IMPATTO AMBIENTALE. L’altro nodo dibattuto è il timore del fronte no Tap per l’impatto ambientale del progetto.«Michele Emiliano sta facendo il Donald Trump d’Italia: come il presidente americano ha cancellato con un ordine esecutivo il Clean Power Plan di Obama (che favoriva la riduzione del carbone in America), così il presidente della Puglia, provando a bloccare il Tap, non fa altro che chiedere al paese di continuare a basarsi su petrolio e carbone. Lo continuiamo a ripetere, fin dal referendum sulle trivelle: il gas naturale rappresenta energia pulita, di gran lunga preferibile alle altre fonti di energia. È quindi Emiliano il vero anti ambientalista».
Inoltre, Emiliano si dimostra contraddittorio: come riportato dal Sole 24 Ore, sei mesi fa il presidente della Puglia ha partecipato all’inaugurazione dell’Acquedotto Pugliese, un tubo di diametro e lunghezza superiore a quella del Tap e che attraversa l’intero Salento. Non solo, Emiliano ha anche sostenuto la necessità di spostare l’approdo del Tap di 30 chilometri per non danneggiare l’alga Posidonia, presente sulle coste pugliesi, ma il punto da lui proposto, si è poi scoperto, ospita una quantità di questa pianta marina ancora superiore.

POTERI REGIONALI. I problemi di fondo, sostiene Falasca, sono di tipo culturale e istituzionale: «Siamo un paese che tende sistematicamente a dire no ad ogni cambiamento, anche a discapito dell’interesse nazionale.
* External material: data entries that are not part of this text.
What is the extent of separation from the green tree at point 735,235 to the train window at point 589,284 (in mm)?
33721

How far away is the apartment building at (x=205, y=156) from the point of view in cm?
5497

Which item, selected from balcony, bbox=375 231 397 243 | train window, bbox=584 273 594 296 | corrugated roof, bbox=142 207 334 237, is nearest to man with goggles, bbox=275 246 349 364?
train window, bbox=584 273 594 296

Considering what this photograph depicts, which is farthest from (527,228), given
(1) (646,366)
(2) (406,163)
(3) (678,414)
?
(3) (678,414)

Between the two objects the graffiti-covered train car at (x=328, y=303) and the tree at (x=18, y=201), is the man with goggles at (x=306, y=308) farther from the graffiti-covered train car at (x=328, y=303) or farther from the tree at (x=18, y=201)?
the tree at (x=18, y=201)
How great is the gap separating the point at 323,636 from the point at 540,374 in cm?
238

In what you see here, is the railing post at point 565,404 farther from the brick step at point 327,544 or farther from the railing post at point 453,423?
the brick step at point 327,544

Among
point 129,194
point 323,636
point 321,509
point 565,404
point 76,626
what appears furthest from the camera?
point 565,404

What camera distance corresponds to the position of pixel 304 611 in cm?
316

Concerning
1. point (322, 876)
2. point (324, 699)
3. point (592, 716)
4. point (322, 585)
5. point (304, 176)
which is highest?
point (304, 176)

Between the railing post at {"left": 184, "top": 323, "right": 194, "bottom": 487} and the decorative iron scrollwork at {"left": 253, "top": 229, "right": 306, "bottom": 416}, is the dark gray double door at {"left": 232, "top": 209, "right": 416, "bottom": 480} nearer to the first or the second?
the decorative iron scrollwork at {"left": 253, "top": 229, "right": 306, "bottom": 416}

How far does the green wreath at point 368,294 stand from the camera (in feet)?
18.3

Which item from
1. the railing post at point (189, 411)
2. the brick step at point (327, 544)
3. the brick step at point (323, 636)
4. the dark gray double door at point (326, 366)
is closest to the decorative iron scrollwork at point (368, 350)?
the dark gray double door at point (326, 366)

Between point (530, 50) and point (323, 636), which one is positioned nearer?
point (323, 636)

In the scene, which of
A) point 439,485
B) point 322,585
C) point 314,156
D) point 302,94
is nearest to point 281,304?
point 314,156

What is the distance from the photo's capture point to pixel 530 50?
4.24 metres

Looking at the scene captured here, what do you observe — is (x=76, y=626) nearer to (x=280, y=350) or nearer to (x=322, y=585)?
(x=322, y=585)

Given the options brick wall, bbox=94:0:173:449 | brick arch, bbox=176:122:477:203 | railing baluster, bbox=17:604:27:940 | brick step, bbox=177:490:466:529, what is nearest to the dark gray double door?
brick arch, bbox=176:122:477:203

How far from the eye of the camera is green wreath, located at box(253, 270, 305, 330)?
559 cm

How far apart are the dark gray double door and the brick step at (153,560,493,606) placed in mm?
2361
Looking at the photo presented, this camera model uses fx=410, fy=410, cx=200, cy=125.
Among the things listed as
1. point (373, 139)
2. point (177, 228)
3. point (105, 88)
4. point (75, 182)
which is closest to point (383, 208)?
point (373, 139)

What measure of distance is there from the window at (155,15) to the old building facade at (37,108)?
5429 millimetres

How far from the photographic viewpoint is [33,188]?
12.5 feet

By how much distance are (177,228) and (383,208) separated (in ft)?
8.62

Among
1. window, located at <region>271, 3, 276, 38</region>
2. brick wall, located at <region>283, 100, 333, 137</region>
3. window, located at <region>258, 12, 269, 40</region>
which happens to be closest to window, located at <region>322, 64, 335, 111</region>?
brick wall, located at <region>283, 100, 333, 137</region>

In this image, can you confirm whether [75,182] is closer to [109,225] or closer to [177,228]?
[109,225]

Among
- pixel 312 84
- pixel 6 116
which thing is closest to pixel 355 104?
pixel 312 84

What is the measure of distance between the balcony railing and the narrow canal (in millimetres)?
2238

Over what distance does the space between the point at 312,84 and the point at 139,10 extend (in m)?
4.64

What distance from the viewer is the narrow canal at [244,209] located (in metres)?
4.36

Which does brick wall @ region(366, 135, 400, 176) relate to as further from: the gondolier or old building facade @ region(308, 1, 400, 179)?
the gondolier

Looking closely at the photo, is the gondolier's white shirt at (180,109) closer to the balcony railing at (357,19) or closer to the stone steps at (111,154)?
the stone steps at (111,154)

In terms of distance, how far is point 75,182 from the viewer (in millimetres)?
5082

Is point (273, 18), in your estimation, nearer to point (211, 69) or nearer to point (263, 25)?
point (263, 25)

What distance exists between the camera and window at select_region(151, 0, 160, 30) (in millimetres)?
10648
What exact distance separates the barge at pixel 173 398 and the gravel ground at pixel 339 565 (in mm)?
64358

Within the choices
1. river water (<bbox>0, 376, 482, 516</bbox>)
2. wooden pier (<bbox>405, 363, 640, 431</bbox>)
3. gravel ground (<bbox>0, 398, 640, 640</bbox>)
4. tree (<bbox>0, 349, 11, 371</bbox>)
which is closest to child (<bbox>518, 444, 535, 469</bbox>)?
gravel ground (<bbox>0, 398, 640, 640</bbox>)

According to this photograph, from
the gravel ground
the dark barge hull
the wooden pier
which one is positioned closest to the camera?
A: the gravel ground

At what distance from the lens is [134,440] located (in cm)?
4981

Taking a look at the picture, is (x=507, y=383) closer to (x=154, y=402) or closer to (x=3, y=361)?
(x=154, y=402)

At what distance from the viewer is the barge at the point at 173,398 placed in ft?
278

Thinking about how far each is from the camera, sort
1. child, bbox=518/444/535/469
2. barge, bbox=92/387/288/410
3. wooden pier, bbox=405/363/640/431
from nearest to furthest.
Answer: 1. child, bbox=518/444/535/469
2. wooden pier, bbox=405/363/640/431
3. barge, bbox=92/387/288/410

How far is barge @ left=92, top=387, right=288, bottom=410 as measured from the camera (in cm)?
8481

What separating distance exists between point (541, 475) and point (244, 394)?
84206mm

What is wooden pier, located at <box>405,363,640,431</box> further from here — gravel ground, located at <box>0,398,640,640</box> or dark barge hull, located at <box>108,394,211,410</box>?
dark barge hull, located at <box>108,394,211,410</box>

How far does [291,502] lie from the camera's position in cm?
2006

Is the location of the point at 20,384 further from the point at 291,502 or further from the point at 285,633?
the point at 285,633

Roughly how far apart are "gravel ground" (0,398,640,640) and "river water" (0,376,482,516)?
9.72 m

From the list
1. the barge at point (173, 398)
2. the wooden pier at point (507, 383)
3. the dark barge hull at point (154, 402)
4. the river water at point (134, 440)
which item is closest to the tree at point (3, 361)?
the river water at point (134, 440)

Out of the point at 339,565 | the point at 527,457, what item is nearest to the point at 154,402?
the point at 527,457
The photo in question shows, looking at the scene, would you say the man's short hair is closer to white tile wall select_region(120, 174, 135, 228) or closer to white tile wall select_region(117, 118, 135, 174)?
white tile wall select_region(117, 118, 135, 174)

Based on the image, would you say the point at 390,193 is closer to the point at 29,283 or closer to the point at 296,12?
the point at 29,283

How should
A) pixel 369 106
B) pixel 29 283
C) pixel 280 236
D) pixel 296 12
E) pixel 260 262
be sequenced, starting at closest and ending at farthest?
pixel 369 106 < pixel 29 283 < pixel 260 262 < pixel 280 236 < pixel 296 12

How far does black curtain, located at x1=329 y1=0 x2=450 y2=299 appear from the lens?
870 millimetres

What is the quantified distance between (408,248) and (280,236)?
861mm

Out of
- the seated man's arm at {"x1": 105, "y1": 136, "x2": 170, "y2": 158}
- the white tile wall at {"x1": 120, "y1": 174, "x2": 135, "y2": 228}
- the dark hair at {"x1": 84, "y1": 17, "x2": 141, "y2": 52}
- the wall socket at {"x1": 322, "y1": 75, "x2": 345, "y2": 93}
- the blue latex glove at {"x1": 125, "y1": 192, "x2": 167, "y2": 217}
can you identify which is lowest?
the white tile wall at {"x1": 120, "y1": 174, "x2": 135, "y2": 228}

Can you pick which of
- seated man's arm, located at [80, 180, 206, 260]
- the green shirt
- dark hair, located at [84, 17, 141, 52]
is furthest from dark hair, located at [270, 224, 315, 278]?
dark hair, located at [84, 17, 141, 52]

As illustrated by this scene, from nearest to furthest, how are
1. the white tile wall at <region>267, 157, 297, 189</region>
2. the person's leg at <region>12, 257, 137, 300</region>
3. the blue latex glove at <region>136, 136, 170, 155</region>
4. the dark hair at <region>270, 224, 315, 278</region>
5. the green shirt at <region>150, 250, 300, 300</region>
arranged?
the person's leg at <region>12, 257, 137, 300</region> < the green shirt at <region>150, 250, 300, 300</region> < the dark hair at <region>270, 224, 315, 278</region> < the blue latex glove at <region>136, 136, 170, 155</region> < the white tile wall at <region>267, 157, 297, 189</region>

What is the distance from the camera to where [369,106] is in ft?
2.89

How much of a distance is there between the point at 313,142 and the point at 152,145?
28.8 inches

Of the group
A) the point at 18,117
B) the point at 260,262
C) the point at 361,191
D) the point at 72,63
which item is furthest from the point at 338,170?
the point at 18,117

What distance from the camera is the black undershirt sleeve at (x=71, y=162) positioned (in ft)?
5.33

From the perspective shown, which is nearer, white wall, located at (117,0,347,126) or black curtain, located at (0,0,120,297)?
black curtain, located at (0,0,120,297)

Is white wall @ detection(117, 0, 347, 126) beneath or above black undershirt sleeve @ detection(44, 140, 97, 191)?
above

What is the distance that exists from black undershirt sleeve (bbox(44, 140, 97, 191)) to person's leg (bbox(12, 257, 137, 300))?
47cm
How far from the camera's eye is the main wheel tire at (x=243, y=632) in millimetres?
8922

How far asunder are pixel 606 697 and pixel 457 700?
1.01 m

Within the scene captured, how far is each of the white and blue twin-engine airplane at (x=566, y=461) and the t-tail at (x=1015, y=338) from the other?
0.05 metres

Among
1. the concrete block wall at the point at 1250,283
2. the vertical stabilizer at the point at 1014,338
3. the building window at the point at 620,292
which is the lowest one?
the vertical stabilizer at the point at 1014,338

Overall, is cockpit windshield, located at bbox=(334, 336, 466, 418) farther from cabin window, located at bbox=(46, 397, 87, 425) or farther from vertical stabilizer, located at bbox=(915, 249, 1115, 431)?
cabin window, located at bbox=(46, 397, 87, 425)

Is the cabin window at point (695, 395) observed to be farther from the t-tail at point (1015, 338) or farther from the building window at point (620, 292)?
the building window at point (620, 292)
La responsabilità è soprattutto della classe politica locale, specie se si tratta di un candidato alla segreteria del proprio partito. Riguardo al tema istituzionale, ne avevamo già discusso in sede del referendum costituzionale: siamo inchiodati ad un sistema che assegna alle Regioni competenze eccessive per una dimensione così locale. Una Regione non dovrebbe avere il potere di veto su un progetto deciso dal governo per tutelare l’intero paese. L’energia è una materia geo-strategica perché su di essa si basa l’indipendenza, la sicurezza e la sovranità nazionale».